-- START Excerpted text --

# UVI Workstation not working on Big SUR? SOLVED



## Silence-is-Golden (Dec 9, 2021)

recently updated my MA to Big Sur (didn't;t yet see that all devs are supporting Montery)

But with UVI workstation, even though I just 9re)downloaded and (re)installed latest version that according to UVI supports Big Sur I get the following error (plugin manager):

validating Audio Unit UVIWorkstation by UVI:

AU Validation Tool
Version: 1.8.0 
Copyright 2003-2019, Apple Inc. All Rights Reserved.
Specify -h (-help) for command options

--------------------------------------------------
VALIDATING AUDIO UNIT: 'aumu' - 'UVIW' - 'UVI '
--------------------------------------------------
Manufacturer String: UVI
AudioUnit Name: UVIWorkstation
Component Version: 3.0.16 (0x30010)

* * PASS
--------------------------------------------------
TESTING OPEN TIMES:
COLD:
FATAL ERROR: OpenAComponent: result: -1,0xFFFFFFFF


validation result: couldn’t be opened



Anyone know of a solution? ( will put a support ticket to UVI too)


----------



## Silence-is-Golden (Dec 9, 2021)

.....there's a description on UVI site what to do (AU unit cache issue)

in case anyone else runs into this....


----------

-- END Excerpted text --
-- START Record list --

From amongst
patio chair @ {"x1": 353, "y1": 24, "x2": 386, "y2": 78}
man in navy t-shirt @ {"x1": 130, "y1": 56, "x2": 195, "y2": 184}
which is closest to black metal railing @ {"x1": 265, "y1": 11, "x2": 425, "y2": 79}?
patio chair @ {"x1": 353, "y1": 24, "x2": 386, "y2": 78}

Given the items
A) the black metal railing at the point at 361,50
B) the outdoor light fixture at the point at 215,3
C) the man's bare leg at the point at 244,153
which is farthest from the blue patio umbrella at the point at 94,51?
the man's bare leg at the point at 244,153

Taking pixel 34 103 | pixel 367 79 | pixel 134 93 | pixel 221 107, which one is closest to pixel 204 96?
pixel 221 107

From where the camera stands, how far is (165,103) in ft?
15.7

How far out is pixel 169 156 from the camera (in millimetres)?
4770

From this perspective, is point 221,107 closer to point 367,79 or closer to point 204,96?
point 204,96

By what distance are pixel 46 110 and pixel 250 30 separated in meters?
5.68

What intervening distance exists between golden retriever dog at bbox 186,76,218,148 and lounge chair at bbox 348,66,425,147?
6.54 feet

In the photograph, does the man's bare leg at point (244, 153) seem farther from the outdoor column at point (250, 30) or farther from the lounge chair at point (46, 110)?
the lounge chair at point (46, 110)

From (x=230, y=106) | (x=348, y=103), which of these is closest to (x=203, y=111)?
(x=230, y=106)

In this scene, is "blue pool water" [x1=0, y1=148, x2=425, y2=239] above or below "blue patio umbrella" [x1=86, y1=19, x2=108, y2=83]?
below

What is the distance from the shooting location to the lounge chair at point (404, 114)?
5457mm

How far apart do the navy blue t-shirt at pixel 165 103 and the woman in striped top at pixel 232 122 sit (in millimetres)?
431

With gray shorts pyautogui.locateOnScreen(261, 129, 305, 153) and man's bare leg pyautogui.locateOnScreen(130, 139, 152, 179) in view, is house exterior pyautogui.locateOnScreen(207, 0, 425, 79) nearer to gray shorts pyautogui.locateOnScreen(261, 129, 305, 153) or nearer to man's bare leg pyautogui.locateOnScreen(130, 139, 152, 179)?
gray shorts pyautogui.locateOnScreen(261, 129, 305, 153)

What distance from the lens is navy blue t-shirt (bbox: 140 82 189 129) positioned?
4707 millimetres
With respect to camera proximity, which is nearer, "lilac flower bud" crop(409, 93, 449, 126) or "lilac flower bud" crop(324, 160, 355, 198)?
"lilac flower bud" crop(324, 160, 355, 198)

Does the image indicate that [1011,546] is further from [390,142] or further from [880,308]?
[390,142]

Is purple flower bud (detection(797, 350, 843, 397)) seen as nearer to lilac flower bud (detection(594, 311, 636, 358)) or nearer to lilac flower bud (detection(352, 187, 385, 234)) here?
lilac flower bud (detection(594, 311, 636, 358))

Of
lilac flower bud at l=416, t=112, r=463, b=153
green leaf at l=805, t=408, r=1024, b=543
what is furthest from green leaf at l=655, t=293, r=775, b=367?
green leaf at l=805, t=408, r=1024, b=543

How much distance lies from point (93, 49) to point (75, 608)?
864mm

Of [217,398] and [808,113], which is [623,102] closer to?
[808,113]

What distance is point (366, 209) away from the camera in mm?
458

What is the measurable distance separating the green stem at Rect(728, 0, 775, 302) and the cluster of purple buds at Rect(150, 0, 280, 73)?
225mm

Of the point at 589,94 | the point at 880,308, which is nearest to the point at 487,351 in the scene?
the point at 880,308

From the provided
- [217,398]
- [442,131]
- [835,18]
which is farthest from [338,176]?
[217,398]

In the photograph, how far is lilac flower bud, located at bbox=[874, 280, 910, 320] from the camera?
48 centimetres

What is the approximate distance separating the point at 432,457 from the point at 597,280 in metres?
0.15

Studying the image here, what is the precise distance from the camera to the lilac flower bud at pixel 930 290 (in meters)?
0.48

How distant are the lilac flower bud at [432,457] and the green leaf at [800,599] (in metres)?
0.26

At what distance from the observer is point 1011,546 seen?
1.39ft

-- END Record list --

What is required — Please set down the entire forum thread about UVI Workstation on Big Sur word for word, with every line as it appears. This material has no connection to the forum thread about UVI Workstation on Big Sur.

Exercise solution —
# UVI Workstation not working on Big SUR? SOLVED



## Silence-is-Golden (Dec 9, 2021)

recently updated my MA to Big Sur (didn't;t yet see that all devs are supporting Montery)

But with UVI workstation, even though I just 9re)downloaded and (re)installed latest version that according to UVI supports Big Sur I get the following error (plugin manager):

validating Audio Unit UVIWorkstation by UVI:

AU Validation Tool
Version: 1.8.0 
Copyright 2003-2019, Apple Inc. All Rights Reserved.
Specify -h (-help) for command options

--------------------------------------------------
VALIDATING AUDIO UNIT: 'aumu' - 'UVIW' - 'UVI '
--------------------------------------------------
Manufacturer String: UVI
AudioUnit Name: UVIWorkstation
Component Version: 3.0.16 (0x30010)

* * PASS
--------------------------------------------------
TESTING OPEN TIMES:
COLD:
FATAL ERROR: OpenAComponent: result: -1,0xFFFFFFFF


validation result: couldn’t be opened



Anyone know of a solution? ( will put a support ticket to UVI too)


----------



## Silence-is-Golden (Dec 9, 2021)

.....there's a description on UVI site what to do (AU unit cache issue)

in case anyone else runs into this....


----------